Uit de stukken komt naar voren dat het hoofd van de inrichting op 2 februari 2007 heeft besloten om klager, die na een positieve urinecontrole in de oranjefase terecht was gekomen, te onderzoeken aan zijn lichaam (visitatie), teneinde zeker te stellen
dat klager geen drugs meer in zijn bezit had. Hierbij werd klager door het personeel verzocht voorover te bukken. Klager heeft dit echter geweigerd en hierbij gewezen op zijn verleden als seksueel slachtoffer. Klagers versie van de gebeurtenissen rond
de visitatie komt overeen met het door het hoofd van de inrichting overgelegde verslag van de sociotherapeut. De sociotherapeut stelt in het verslag dat klager in een gesprek met de zorgmanager heeft aangegeven dat ‘hij met zijn verleden tegen deze
manier van visiteren bezwaar maakte’.
Tegen deze achtergrond is de beroepscommissie van oordeel dat de wijze waarop de visitatie is uitgevoerd, bij afweging van alle in aanmerking komende belangen, als onredelijk of onbillijk moet worden aangemerkt. Immers, uit het feit dat de visitatie
thans wordt uitgevoerd door klager kniebuigingen te laten verrichten, leidt de beroepscommissie af dat alternatieven voorhanden waren. De omstandigheid dat de zorgmanager niet op de hoogte was van het verleden van klager, kan niet tot een ander oordeel
leiden. De visitatie heeft na vorenbedoeld gesprek met de zorgmanager plaatsgevonden. Bovendien verblijft klager al enige jaren in de Pompekliniek. Het beroep dient derhalve gegrond te worden verklaard. De beroepscommissie zal de uitspraak van de
beklagcommissie in zoverre vernietigen en het beklag alsnog gegrond verklaren. Nu de rechtsgevolgen van de beslissing niet meer ongedaan kunnen worden gemaakt, komt klager in aanmerking voor een tegemoetkoming. De beroepscommissie stelt deze vast op €
10,=.

b.
De beroepscommissie komt tot het oordeel dat de beklagcommissie op goede gronden en met juistheid op het beklag heeft beslist.
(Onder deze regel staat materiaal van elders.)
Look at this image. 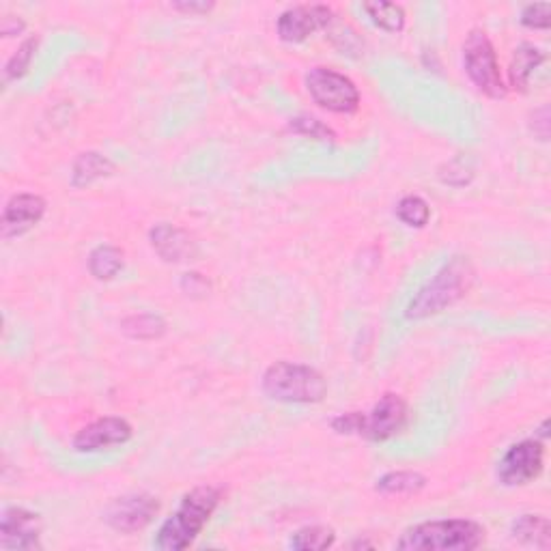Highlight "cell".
<instances>
[{
    "mask_svg": "<svg viewBox=\"0 0 551 551\" xmlns=\"http://www.w3.org/2000/svg\"><path fill=\"white\" fill-rule=\"evenodd\" d=\"M158 513V498L149 496V493H130V496L117 498L106 508V521L112 530L132 534L147 528Z\"/></svg>",
    "mask_w": 551,
    "mask_h": 551,
    "instance_id": "cell-8",
    "label": "cell"
},
{
    "mask_svg": "<svg viewBox=\"0 0 551 551\" xmlns=\"http://www.w3.org/2000/svg\"><path fill=\"white\" fill-rule=\"evenodd\" d=\"M362 9L369 13V18L375 26L384 28L388 33H401L405 26V11L401 5L384 3V0H377V3H364Z\"/></svg>",
    "mask_w": 551,
    "mask_h": 551,
    "instance_id": "cell-20",
    "label": "cell"
},
{
    "mask_svg": "<svg viewBox=\"0 0 551 551\" xmlns=\"http://www.w3.org/2000/svg\"><path fill=\"white\" fill-rule=\"evenodd\" d=\"M463 67L468 72L470 80L476 84L478 91L493 97V100H502L508 93V87L500 74V63L493 48L491 39L485 31L474 28L463 44Z\"/></svg>",
    "mask_w": 551,
    "mask_h": 551,
    "instance_id": "cell-5",
    "label": "cell"
},
{
    "mask_svg": "<svg viewBox=\"0 0 551 551\" xmlns=\"http://www.w3.org/2000/svg\"><path fill=\"white\" fill-rule=\"evenodd\" d=\"M485 528L470 519L425 521L409 528L397 541L403 551H472L485 543Z\"/></svg>",
    "mask_w": 551,
    "mask_h": 551,
    "instance_id": "cell-3",
    "label": "cell"
},
{
    "mask_svg": "<svg viewBox=\"0 0 551 551\" xmlns=\"http://www.w3.org/2000/svg\"><path fill=\"white\" fill-rule=\"evenodd\" d=\"M222 500V491L211 485L194 487L183 496L177 511L168 517L155 536V547L164 551H181L190 547L203 532Z\"/></svg>",
    "mask_w": 551,
    "mask_h": 551,
    "instance_id": "cell-1",
    "label": "cell"
},
{
    "mask_svg": "<svg viewBox=\"0 0 551 551\" xmlns=\"http://www.w3.org/2000/svg\"><path fill=\"white\" fill-rule=\"evenodd\" d=\"M397 216L403 224L412 226V229H422L431 220V207L420 196H405L397 205Z\"/></svg>",
    "mask_w": 551,
    "mask_h": 551,
    "instance_id": "cell-23",
    "label": "cell"
},
{
    "mask_svg": "<svg viewBox=\"0 0 551 551\" xmlns=\"http://www.w3.org/2000/svg\"><path fill=\"white\" fill-rule=\"evenodd\" d=\"M132 425L125 418L104 416L91 425L82 427L74 437V448L78 452H100L115 446H123L132 440Z\"/></svg>",
    "mask_w": 551,
    "mask_h": 551,
    "instance_id": "cell-12",
    "label": "cell"
},
{
    "mask_svg": "<svg viewBox=\"0 0 551 551\" xmlns=\"http://www.w3.org/2000/svg\"><path fill=\"white\" fill-rule=\"evenodd\" d=\"M427 478L418 472H390L377 480L375 489L386 496H409V493H418L425 489Z\"/></svg>",
    "mask_w": 551,
    "mask_h": 551,
    "instance_id": "cell-18",
    "label": "cell"
},
{
    "mask_svg": "<svg viewBox=\"0 0 551 551\" xmlns=\"http://www.w3.org/2000/svg\"><path fill=\"white\" fill-rule=\"evenodd\" d=\"M364 427V414L349 412L332 420V429L341 435H362Z\"/></svg>",
    "mask_w": 551,
    "mask_h": 551,
    "instance_id": "cell-27",
    "label": "cell"
},
{
    "mask_svg": "<svg viewBox=\"0 0 551 551\" xmlns=\"http://www.w3.org/2000/svg\"><path fill=\"white\" fill-rule=\"evenodd\" d=\"M545 61V54L536 48L534 44H521L511 61V69H508V78H511V87L517 91H526L534 69Z\"/></svg>",
    "mask_w": 551,
    "mask_h": 551,
    "instance_id": "cell-16",
    "label": "cell"
},
{
    "mask_svg": "<svg viewBox=\"0 0 551 551\" xmlns=\"http://www.w3.org/2000/svg\"><path fill=\"white\" fill-rule=\"evenodd\" d=\"M41 519L26 508H7L0 519V547L7 551L41 549Z\"/></svg>",
    "mask_w": 551,
    "mask_h": 551,
    "instance_id": "cell-11",
    "label": "cell"
},
{
    "mask_svg": "<svg viewBox=\"0 0 551 551\" xmlns=\"http://www.w3.org/2000/svg\"><path fill=\"white\" fill-rule=\"evenodd\" d=\"M173 7L179 11H186V13H207L214 5L211 3H175Z\"/></svg>",
    "mask_w": 551,
    "mask_h": 551,
    "instance_id": "cell-28",
    "label": "cell"
},
{
    "mask_svg": "<svg viewBox=\"0 0 551 551\" xmlns=\"http://www.w3.org/2000/svg\"><path fill=\"white\" fill-rule=\"evenodd\" d=\"M123 270V252L115 246H97L89 254V272L97 280H112Z\"/></svg>",
    "mask_w": 551,
    "mask_h": 551,
    "instance_id": "cell-19",
    "label": "cell"
},
{
    "mask_svg": "<svg viewBox=\"0 0 551 551\" xmlns=\"http://www.w3.org/2000/svg\"><path fill=\"white\" fill-rule=\"evenodd\" d=\"M37 44H39L37 37H28L22 41V46L16 50V54H13L5 65V82L18 80L28 72V65H31V61H33Z\"/></svg>",
    "mask_w": 551,
    "mask_h": 551,
    "instance_id": "cell-24",
    "label": "cell"
},
{
    "mask_svg": "<svg viewBox=\"0 0 551 551\" xmlns=\"http://www.w3.org/2000/svg\"><path fill=\"white\" fill-rule=\"evenodd\" d=\"M336 543V534L328 526H306L293 534L291 547L298 551H323Z\"/></svg>",
    "mask_w": 551,
    "mask_h": 551,
    "instance_id": "cell-21",
    "label": "cell"
},
{
    "mask_svg": "<svg viewBox=\"0 0 551 551\" xmlns=\"http://www.w3.org/2000/svg\"><path fill=\"white\" fill-rule=\"evenodd\" d=\"M545 448L539 440H524L508 448L498 463V480L506 487H521L536 480L543 472Z\"/></svg>",
    "mask_w": 551,
    "mask_h": 551,
    "instance_id": "cell-7",
    "label": "cell"
},
{
    "mask_svg": "<svg viewBox=\"0 0 551 551\" xmlns=\"http://www.w3.org/2000/svg\"><path fill=\"white\" fill-rule=\"evenodd\" d=\"M112 173H115V164H112L106 155L97 153V151L80 153L74 162V168H72V186L87 188L97 179L110 177Z\"/></svg>",
    "mask_w": 551,
    "mask_h": 551,
    "instance_id": "cell-15",
    "label": "cell"
},
{
    "mask_svg": "<svg viewBox=\"0 0 551 551\" xmlns=\"http://www.w3.org/2000/svg\"><path fill=\"white\" fill-rule=\"evenodd\" d=\"M153 250L160 254L166 263H183L196 257V242L190 233L177 229L173 224H158L149 233Z\"/></svg>",
    "mask_w": 551,
    "mask_h": 551,
    "instance_id": "cell-14",
    "label": "cell"
},
{
    "mask_svg": "<svg viewBox=\"0 0 551 551\" xmlns=\"http://www.w3.org/2000/svg\"><path fill=\"white\" fill-rule=\"evenodd\" d=\"M513 539L524 545H534L539 549H549L551 543V526L549 519L543 515H521L513 528Z\"/></svg>",
    "mask_w": 551,
    "mask_h": 551,
    "instance_id": "cell-17",
    "label": "cell"
},
{
    "mask_svg": "<svg viewBox=\"0 0 551 551\" xmlns=\"http://www.w3.org/2000/svg\"><path fill=\"white\" fill-rule=\"evenodd\" d=\"M291 130L293 132H298L302 136H310V138H315V140H334V132L330 130L328 125H323L319 119L315 117H298V119H291Z\"/></svg>",
    "mask_w": 551,
    "mask_h": 551,
    "instance_id": "cell-25",
    "label": "cell"
},
{
    "mask_svg": "<svg viewBox=\"0 0 551 551\" xmlns=\"http://www.w3.org/2000/svg\"><path fill=\"white\" fill-rule=\"evenodd\" d=\"M121 328L127 336L138 338V341H151L166 332V323L158 315H132L123 319Z\"/></svg>",
    "mask_w": 551,
    "mask_h": 551,
    "instance_id": "cell-22",
    "label": "cell"
},
{
    "mask_svg": "<svg viewBox=\"0 0 551 551\" xmlns=\"http://www.w3.org/2000/svg\"><path fill=\"white\" fill-rule=\"evenodd\" d=\"M263 392L272 401L289 405H313L323 401L328 384L323 375L306 364L276 362L263 375Z\"/></svg>",
    "mask_w": 551,
    "mask_h": 551,
    "instance_id": "cell-4",
    "label": "cell"
},
{
    "mask_svg": "<svg viewBox=\"0 0 551 551\" xmlns=\"http://www.w3.org/2000/svg\"><path fill=\"white\" fill-rule=\"evenodd\" d=\"M306 91L323 110L336 115H351L360 108V91L356 82L328 67H315L306 74Z\"/></svg>",
    "mask_w": 551,
    "mask_h": 551,
    "instance_id": "cell-6",
    "label": "cell"
},
{
    "mask_svg": "<svg viewBox=\"0 0 551 551\" xmlns=\"http://www.w3.org/2000/svg\"><path fill=\"white\" fill-rule=\"evenodd\" d=\"M334 13L326 5H298L280 13L278 35L287 44H302L310 35L326 28Z\"/></svg>",
    "mask_w": 551,
    "mask_h": 551,
    "instance_id": "cell-10",
    "label": "cell"
},
{
    "mask_svg": "<svg viewBox=\"0 0 551 551\" xmlns=\"http://www.w3.org/2000/svg\"><path fill=\"white\" fill-rule=\"evenodd\" d=\"M407 422V403L399 394H384L369 414H364L362 435L371 442H386L403 431Z\"/></svg>",
    "mask_w": 551,
    "mask_h": 551,
    "instance_id": "cell-9",
    "label": "cell"
},
{
    "mask_svg": "<svg viewBox=\"0 0 551 551\" xmlns=\"http://www.w3.org/2000/svg\"><path fill=\"white\" fill-rule=\"evenodd\" d=\"M474 282V267L468 259L455 257L444 263L425 287H422L412 302L407 304L405 319L418 321L442 313L448 306L459 302L470 291Z\"/></svg>",
    "mask_w": 551,
    "mask_h": 551,
    "instance_id": "cell-2",
    "label": "cell"
},
{
    "mask_svg": "<svg viewBox=\"0 0 551 551\" xmlns=\"http://www.w3.org/2000/svg\"><path fill=\"white\" fill-rule=\"evenodd\" d=\"M46 214V201L39 194H16L5 205L3 220H0V235L3 239L20 237L41 222Z\"/></svg>",
    "mask_w": 551,
    "mask_h": 551,
    "instance_id": "cell-13",
    "label": "cell"
},
{
    "mask_svg": "<svg viewBox=\"0 0 551 551\" xmlns=\"http://www.w3.org/2000/svg\"><path fill=\"white\" fill-rule=\"evenodd\" d=\"M521 24L534 31H547L551 26V5L549 3H534L521 11Z\"/></svg>",
    "mask_w": 551,
    "mask_h": 551,
    "instance_id": "cell-26",
    "label": "cell"
}]
</instances>
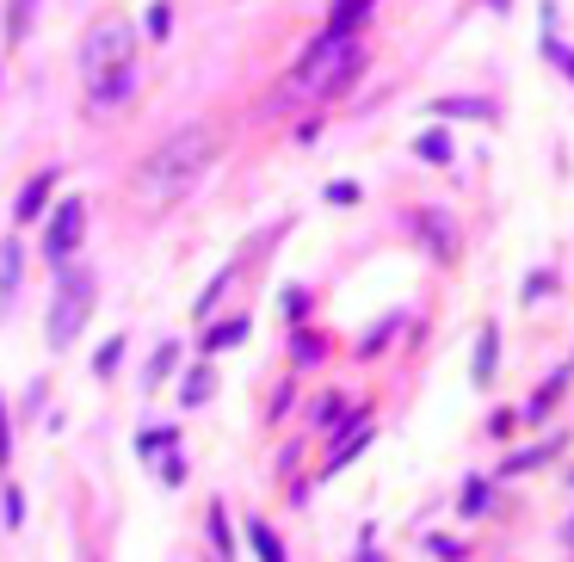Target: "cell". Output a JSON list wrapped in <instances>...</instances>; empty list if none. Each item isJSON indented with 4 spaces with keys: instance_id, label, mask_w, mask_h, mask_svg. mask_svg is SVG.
I'll return each mask as SVG.
<instances>
[{
    "instance_id": "obj_20",
    "label": "cell",
    "mask_w": 574,
    "mask_h": 562,
    "mask_svg": "<svg viewBox=\"0 0 574 562\" xmlns=\"http://www.w3.org/2000/svg\"><path fill=\"white\" fill-rule=\"evenodd\" d=\"M173 439H179L173 427H149V433L136 439V451H142V458H155V451H161V445H173Z\"/></svg>"
},
{
    "instance_id": "obj_16",
    "label": "cell",
    "mask_w": 574,
    "mask_h": 562,
    "mask_svg": "<svg viewBox=\"0 0 574 562\" xmlns=\"http://www.w3.org/2000/svg\"><path fill=\"white\" fill-rule=\"evenodd\" d=\"M556 445H562V439H544L537 451H519V458H507V476H519V470H537V464H544V458H550Z\"/></svg>"
},
{
    "instance_id": "obj_9",
    "label": "cell",
    "mask_w": 574,
    "mask_h": 562,
    "mask_svg": "<svg viewBox=\"0 0 574 562\" xmlns=\"http://www.w3.org/2000/svg\"><path fill=\"white\" fill-rule=\"evenodd\" d=\"M19 297V241H0V315Z\"/></svg>"
},
{
    "instance_id": "obj_14",
    "label": "cell",
    "mask_w": 574,
    "mask_h": 562,
    "mask_svg": "<svg viewBox=\"0 0 574 562\" xmlns=\"http://www.w3.org/2000/svg\"><path fill=\"white\" fill-rule=\"evenodd\" d=\"M173 365H179V340H161V346H155V359H149V390H161Z\"/></svg>"
},
{
    "instance_id": "obj_12",
    "label": "cell",
    "mask_w": 574,
    "mask_h": 562,
    "mask_svg": "<svg viewBox=\"0 0 574 562\" xmlns=\"http://www.w3.org/2000/svg\"><path fill=\"white\" fill-rule=\"evenodd\" d=\"M568 377H574L568 365H562V371H550V383H544V390H537V396L525 402V420H544V414H550V402H556V396L568 390Z\"/></svg>"
},
{
    "instance_id": "obj_24",
    "label": "cell",
    "mask_w": 574,
    "mask_h": 562,
    "mask_svg": "<svg viewBox=\"0 0 574 562\" xmlns=\"http://www.w3.org/2000/svg\"><path fill=\"white\" fill-rule=\"evenodd\" d=\"M167 31H173V13L167 7H149V38H167Z\"/></svg>"
},
{
    "instance_id": "obj_4",
    "label": "cell",
    "mask_w": 574,
    "mask_h": 562,
    "mask_svg": "<svg viewBox=\"0 0 574 562\" xmlns=\"http://www.w3.org/2000/svg\"><path fill=\"white\" fill-rule=\"evenodd\" d=\"M130 68V25L124 19H105L93 25V38L81 44V81H105V75H124Z\"/></svg>"
},
{
    "instance_id": "obj_19",
    "label": "cell",
    "mask_w": 574,
    "mask_h": 562,
    "mask_svg": "<svg viewBox=\"0 0 574 562\" xmlns=\"http://www.w3.org/2000/svg\"><path fill=\"white\" fill-rule=\"evenodd\" d=\"M414 149H420L426 161H451V143H445V130H426V136H420Z\"/></svg>"
},
{
    "instance_id": "obj_2",
    "label": "cell",
    "mask_w": 574,
    "mask_h": 562,
    "mask_svg": "<svg viewBox=\"0 0 574 562\" xmlns=\"http://www.w3.org/2000/svg\"><path fill=\"white\" fill-rule=\"evenodd\" d=\"M358 75H365V44H358V38H315V50H309L303 68H297V87H303L309 99H334V93H346Z\"/></svg>"
},
{
    "instance_id": "obj_7",
    "label": "cell",
    "mask_w": 574,
    "mask_h": 562,
    "mask_svg": "<svg viewBox=\"0 0 574 562\" xmlns=\"http://www.w3.org/2000/svg\"><path fill=\"white\" fill-rule=\"evenodd\" d=\"M130 87H136L130 68H124V75H105V81H93V87H87V105H93V112H112V105H124V99H130Z\"/></svg>"
},
{
    "instance_id": "obj_6",
    "label": "cell",
    "mask_w": 574,
    "mask_h": 562,
    "mask_svg": "<svg viewBox=\"0 0 574 562\" xmlns=\"http://www.w3.org/2000/svg\"><path fill=\"white\" fill-rule=\"evenodd\" d=\"M371 445V420L365 414H358V420H346V427H340V445L328 451V470H340V464H352L358 458V451H365Z\"/></svg>"
},
{
    "instance_id": "obj_5",
    "label": "cell",
    "mask_w": 574,
    "mask_h": 562,
    "mask_svg": "<svg viewBox=\"0 0 574 562\" xmlns=\"http://www.w3.org/2000/svg\"><path fill=\"white\" fill-rule=\"evenodd\" d=\"M81 229H87V204L81 198H68V204H56V217H50V229H44V254L62 266L68 254L81 248Z\"/></svg>"
},
{
    "instance_id": "obj_11",
    "label": "cell",
    "mask_w": 574,
    "mask_h": 562,
    "mask_svg": "<svg viewBox=\"0 0 574 562\" xmlns=\"http://www.w3.org/2000/svg\"><path fill=\"white\" fill-rule=\"evenodd\" d=\"M494 365H500V334H494V328H482V334H476V365H470V371H476V383H494Z\"/></svg>"
},
{
    "instance_id": "obj_25",
    "label": "cell",
    "mask_w": 574,
    "mask_h": 562,
    "mask_svg": "<svg viewBox=\"0 0 574 562\" xmlns=\"http://www.w3.org/2000/svg\"><path fill=\"white\" fill-rule=\"evenodd\" d=\"M19 519H25V501H19V488L7 482V525H19Z\"/></svg>"
},
{
    "instance_id": "obj_13",
    "label": "cell",
    "mask_w": 574,
    "mask_h": 562,
    "mask_svg": "<svg viewBox=\"0 0 574 562\" xmlns=\"http://www.w3.org/2000/svg\"><path fill=\"white\" fill-rule=\"evenodd\" d=\"M31 19H38V0H7V44L31 38Z\"/></svg>"
},
{
    "instance_id": "obj_8",
    "label": "cell",
    "mask_w": 574,
    "mask_h": 562,
    "mask_svg": "<svg viewBox=\"0 0 574 562\" xmlns=\"http://www.w3.org/2000/svg\"><path fill=\"white\" fill-rule=\"evenodd\" d=\"M371 7H377V0H340V7L328 13V31H321V38H352V31L365 25Z\"/></svg>"
},
{
    "instance_id": "obj_3",
    "label": "cell",
    "mask_w": 574,
    "mask_h": 562,
    "mask_svg": "<svg viewBox=\"0 0 574 562\" xmlns=\"http://www.w3.org/2000/svg\"><path fill=\"white\" fill-rule=\"evenodd\" d=\"M93 297H99V291H93L87 272H62V278H56V303H50V346H56V353H68L75 334L87 328Z\"/></svg>"
},
{
    "instance_id": "obj_27",
    "label": "cell",
    "mask_w": 574,
    "mask_h": 562,
    "mask_svg": "<svg viewBox=\"0 0 574 562\" xmlns=\"http://www.w3.org/2000/svg\"><path fill=\"white\" fill-rule=\"evenodd\" d=\"M7 451H13V433H7V408H0V464H7Z\"/></svg>"
},
{
    "instance_id": "obj_23",
    "label": "cell",
    "mask_w": 574,
    "mask_h": 562,
    "mask_svg": "<svg viewBox=\"0 0 574 562\" xmlns=\"http://www.w3.org/2000/svg\"><path fill=\"white\" fill-rule=\"evenodd\" d=\"M463 513H482L488 507V482H470V488H463V501H457Z\"/></svg>"
},
{
    "instance_id": "obj_28",
    "label": "cell",
    "mask_w": 574,
    "mask_h": 562,
    "mask_svg": "<svg viewBox=\"0 0 574 562\" xmlns=\"http://www.w3.org/2000/svg\"><path fill=\"white\" fill-rule=\"evenodd\" d=\"M556 62H562V68H568V81H574V56H568V50H556Z\"/></svg>"
},
{
    "instance_id": "obj_10",
    "label": "cell",
    "mask_w": 574,
    "mask_h": 562,
    "mask_svg": "<svg viewBox=\"0 0 574 562\" xmlns=\"http://www.w3.org/2000/svg\"><path fill=\"white\" fill-rule=\"evenodd\" d=\"M50 186H56V173H38V180H31V186L19 192V210H13V217H19V223L44 217V204H50Z\"/></svg>"
},
{
    "instance_id": "obj_21",
    "label": "cell",
    "mask_w": 574,
    "mask_h": 562,
    "mask_svg": "<svg viewBox=\"0 0 574 562\" xmlns=\"http://www.w3.org/2000/svg\"><path fill=\"white\" fill-rule=\"evenodd\" d=\"M439 112H451V118H488V105L482 99H439Z\"/></svg>"
},
{
    "instance_id": "obj_26",
    "label": "cell",
    "mask_w": 574,
    "mask_h": 562,
    "mask_svg": "<svg viewBox=\"0 0 574 562\" xmlns=\"http://www.w3.org/2000/svg\"><path fill=\"white\" fill-rule=\"evenodd\" d=\"M328 198H334V204H352V198H358V186H352V180H334V186H328Z\"/></svg>"
},
{
    "instance_id": "obj_17",
    "label": "cell",
    "mask_w": 574,
    "mask_h": 562,
    "mask_svg": "<svg viewBox=\"0 0 574 562\" xmlns=\"http://www.w3.org/2000/svg\"><path fill=\"white\" fill-rule=\"evenodd\" d=\"M210 390H217V377H210V371L198 365V371L186 377V408H198V402H210Z\"/></svg>"
},
{
    "instance_id": "obj_22",
    "label": "cell",
    "mask_w": 574,
    "mask_h": 562,
    "mask_svg": "<svg viewBox=\"0 0 574 562\" xmlns=\"http://www.w3.org/2000/svg\"><path fill=\"white\" fill-rule=\"evenodd\" d=\"M118 359H124V340H105V346H99V359H93V371H99V377H112V371H118Z\"/></svg>"
},
{
    "instance_id": "obj_15",
    "label": "cell",
    "mask_w": 574,
    "mask_h": 562,
    "mask_svg": "<svg viewBox=\"0 0 574 562\" xmlns=\"http://www.w3.org/2000/svg\"><path fill=\"white\" fill-rule=\"evenodd\" d=\"M247 538H254V550H260V562H284V550H278V538H272V525H247Z\"/></svg>"
},
{
    "instance_id": "obj_1",
    "label": "cell",
    "mask_w": 574,
    "mask_h": 562,
    "mask_svg": "<svg viewBox=\"0 0 574 562\" xmlns=\"http://www.w3.org/2000/svg\"><path fill=\"white\" fill-rule=\"evenodd\" d=\"M210 161H217V130L186 124V130H173L161 149H149V161L136 167V192L142 198H179L210 173Z\"/></svg>"
},
{
    "instance_id": "obj_18",
    "label": "cell",
    "mask_w": 574,
    "mask_h": 562,
    "mask_svg": "<svg viewBox=\"0 0 574 562\" xmlns=\"http://www.w3.org/2000/svg\"><path fill=\"white\" fill-rule=\"evenodd\" d=\"M241 334H247V322H223V328H210V334H204V346H210V353H223V346H235Z\"/></svg>"
}]
</instances>
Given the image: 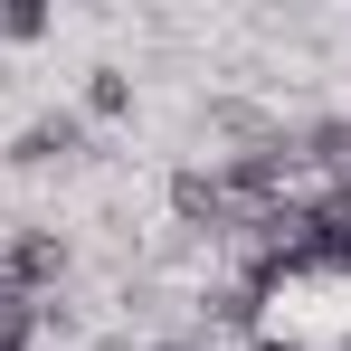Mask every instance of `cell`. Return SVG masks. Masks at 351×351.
Wrapping results in <instances>:
<instances>
[{"label":"cell","instance_id":"7a4b0ae2","mask_svg":"<svg viewBox=\"0 0 351 351\" xmlns=\"http://www.w3.org/2000/svg\"><path fill=\"white\" fill-rule=\"evenodd\" d=\"M76 143H86V123H76V114H38V123H19L10 162H19V171H48V162H66Z\"/></svg>","mask_w":351,"mask_h":351},{"label":"cell","instance_id":"3957f363","mask_svg":"<svg viewBox=\"0 0 351 351\" xmlns=\"http://www.w3.org/2000/svg\"><path fill=\"white\" fill-rule=\"evenodd\" d=\"M86 114H95V123L133 114V76H123V66H95V76H86Z\"/></svg>","mask_w":351,"mask_h":351},{"label":"cell","instance_id":"5b68a950","mask_svg":"<svg viewBox=\"0 0 351 351\" xmlns=\"http://www.w3.org/2000/svg\"><path fill=\"white\" fill-rule=\"evenodd\" d=\"M256 351H304V342H256Z\"/></svg>","mask_w":351,"mask_h":351},{"label":"cell","instance_id":"6da1fadb","mask_svg":"<svg viewBox=\"0 0 351 351\" xmlns=\"http://www.w3.org/2000/svg\"><path fill=\"white\" fill-rule=\"evenodd\" d=\"M58 276H66V237L58 228H19L10 247H0V285L19 294V304H38Z\"/></svg>","mask_w":351,"mask_h":351},{"label":"cell","instance_id":"277c9868","mask_svg":"<svg viewBox=\"0 0 351 351\" xmlns=\"http://www.w3.org/2000/svg\"><path fill=\"white\" fill-rule=\"evenodd\" d=\"M0 38H10V48L48 38V10H38V0H10V10H0Z\"/></svg>","mask_w":351,"mask_h":351}]
</instances>
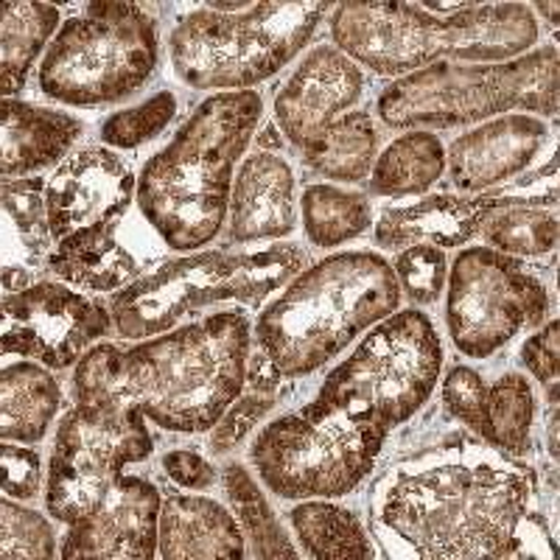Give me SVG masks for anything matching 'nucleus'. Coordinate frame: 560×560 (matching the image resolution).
<instances>
[{
	"label": "nucleus",
	"mask_w": 560,
	"mask_h": 560,
	"mask_svg": "<svg viewBox=\"0 0 560 560\" xmlns=\"http://www.w3.org/2000/svg\"><path fill=\"white\" fill-rule=\"evenodd\" d=\"M258 147L261 149H278L280 147L278 124H267V127H264V132L258 135Z\"/></svg>",
	"instance_id": "37998d69"
},
{
	"label": "nucleus",
	"mask_w": 560,
	"mask_h": 560,
	"mask_svg": "<svg viewBox=\"0 0 560 560\" xmlns=\"http://www.w3.org/2000/svg\"><path fill=\"white\" fill-rule=\"evenodd\" d=\"M48 185L39 177L3 179V210L18 228V236L32 258L45 255L51 244V222H48V205H45Z\"/></svg>",
	"instance_id": "473e14b6"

Het beroep zal derhalve ongegrond worden verklaard.

4. De uitspraak
De beroepscommissie verklaart het beroep wat betreft onderdeel a van het beklag gegrond, vernietigt de uitspraak van de beklagcommissie in zoverre en verklaart het beklag alsnog gegrond.
Zij bepaalt de aan klager toekomende tegemoetkoming op € 10,=.
De beroepscommissie verklaart het beroep wat betreft onderdeel b van het beklag ongegrond en bevestigt in zoverre de uitspraak van de beklagcommissie.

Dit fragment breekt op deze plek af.